▶ **EXERCISE**
Check every line of the records below for the string "frames" and copy the ones that have it.

[Stored items]
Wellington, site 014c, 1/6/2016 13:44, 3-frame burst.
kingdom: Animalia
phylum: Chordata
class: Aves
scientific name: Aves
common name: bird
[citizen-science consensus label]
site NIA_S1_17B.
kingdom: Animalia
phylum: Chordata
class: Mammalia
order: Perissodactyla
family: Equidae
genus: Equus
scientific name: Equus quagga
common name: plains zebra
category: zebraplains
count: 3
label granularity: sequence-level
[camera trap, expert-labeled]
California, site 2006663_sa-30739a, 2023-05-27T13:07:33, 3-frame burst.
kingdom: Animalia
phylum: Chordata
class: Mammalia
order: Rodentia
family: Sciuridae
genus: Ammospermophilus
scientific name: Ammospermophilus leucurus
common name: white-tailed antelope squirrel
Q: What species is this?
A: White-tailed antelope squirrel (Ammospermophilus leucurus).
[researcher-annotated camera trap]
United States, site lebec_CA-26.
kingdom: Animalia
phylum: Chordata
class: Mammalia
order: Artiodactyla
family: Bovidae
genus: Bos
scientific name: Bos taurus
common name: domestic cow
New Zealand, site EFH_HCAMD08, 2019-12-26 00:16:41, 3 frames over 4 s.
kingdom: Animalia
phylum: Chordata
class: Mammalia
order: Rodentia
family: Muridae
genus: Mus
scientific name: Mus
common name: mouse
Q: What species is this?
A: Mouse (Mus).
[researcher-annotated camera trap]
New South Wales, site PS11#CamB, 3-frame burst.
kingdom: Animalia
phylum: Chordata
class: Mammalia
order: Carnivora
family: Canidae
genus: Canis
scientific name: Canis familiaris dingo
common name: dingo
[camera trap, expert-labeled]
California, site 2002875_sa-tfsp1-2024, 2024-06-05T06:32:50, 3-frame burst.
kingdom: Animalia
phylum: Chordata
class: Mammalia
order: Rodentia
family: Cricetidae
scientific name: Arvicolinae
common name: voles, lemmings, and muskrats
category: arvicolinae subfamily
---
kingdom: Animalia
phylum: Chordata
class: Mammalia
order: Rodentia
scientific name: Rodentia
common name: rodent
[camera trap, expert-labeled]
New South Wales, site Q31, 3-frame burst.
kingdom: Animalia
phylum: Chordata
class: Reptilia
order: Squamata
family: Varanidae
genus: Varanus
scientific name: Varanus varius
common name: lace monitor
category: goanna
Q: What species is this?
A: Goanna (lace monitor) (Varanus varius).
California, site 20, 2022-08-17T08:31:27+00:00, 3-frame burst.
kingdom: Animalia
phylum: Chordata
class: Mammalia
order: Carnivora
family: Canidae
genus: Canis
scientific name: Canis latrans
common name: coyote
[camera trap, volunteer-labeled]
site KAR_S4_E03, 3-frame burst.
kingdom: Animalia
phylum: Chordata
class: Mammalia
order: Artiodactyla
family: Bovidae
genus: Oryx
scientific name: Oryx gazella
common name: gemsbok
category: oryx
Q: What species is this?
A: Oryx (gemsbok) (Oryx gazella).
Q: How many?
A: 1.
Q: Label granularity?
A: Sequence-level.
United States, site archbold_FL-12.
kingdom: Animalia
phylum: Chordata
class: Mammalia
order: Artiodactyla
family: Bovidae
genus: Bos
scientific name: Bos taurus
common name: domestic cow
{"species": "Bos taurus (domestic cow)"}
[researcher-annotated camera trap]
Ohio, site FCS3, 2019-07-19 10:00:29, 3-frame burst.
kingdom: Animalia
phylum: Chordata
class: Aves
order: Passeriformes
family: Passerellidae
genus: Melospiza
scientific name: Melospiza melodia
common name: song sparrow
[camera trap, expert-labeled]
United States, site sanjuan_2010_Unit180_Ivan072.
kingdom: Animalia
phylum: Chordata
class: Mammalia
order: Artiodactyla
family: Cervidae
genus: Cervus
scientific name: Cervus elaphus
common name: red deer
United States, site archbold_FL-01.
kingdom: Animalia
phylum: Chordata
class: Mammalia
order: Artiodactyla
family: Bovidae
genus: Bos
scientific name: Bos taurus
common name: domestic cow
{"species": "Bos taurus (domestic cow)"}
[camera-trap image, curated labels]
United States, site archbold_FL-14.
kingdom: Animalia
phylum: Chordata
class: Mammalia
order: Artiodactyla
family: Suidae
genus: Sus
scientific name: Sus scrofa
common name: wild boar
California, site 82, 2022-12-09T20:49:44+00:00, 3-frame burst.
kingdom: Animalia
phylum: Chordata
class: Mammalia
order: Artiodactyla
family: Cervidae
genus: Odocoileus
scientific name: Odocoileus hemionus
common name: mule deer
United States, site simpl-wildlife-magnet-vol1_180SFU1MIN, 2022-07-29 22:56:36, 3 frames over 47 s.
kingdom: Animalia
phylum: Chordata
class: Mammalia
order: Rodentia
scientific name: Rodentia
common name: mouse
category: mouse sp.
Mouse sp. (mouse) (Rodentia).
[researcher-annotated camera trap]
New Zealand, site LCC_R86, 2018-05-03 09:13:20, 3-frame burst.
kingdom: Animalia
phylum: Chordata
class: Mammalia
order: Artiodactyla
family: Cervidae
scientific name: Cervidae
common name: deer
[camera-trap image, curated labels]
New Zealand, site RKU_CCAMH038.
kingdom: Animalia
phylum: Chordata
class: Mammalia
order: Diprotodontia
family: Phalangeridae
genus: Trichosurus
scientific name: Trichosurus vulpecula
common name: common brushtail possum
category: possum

▶ **ANSWER**
New Zealand, site EFH_HCAMD08, 2019-12-26 00:16:41, 3 frames over 4 s.
United States, site simpl-wildlife-magnet-vol1_180SFU1MIN, 2022-07-29 22:56:36, 3 frames over 47 s.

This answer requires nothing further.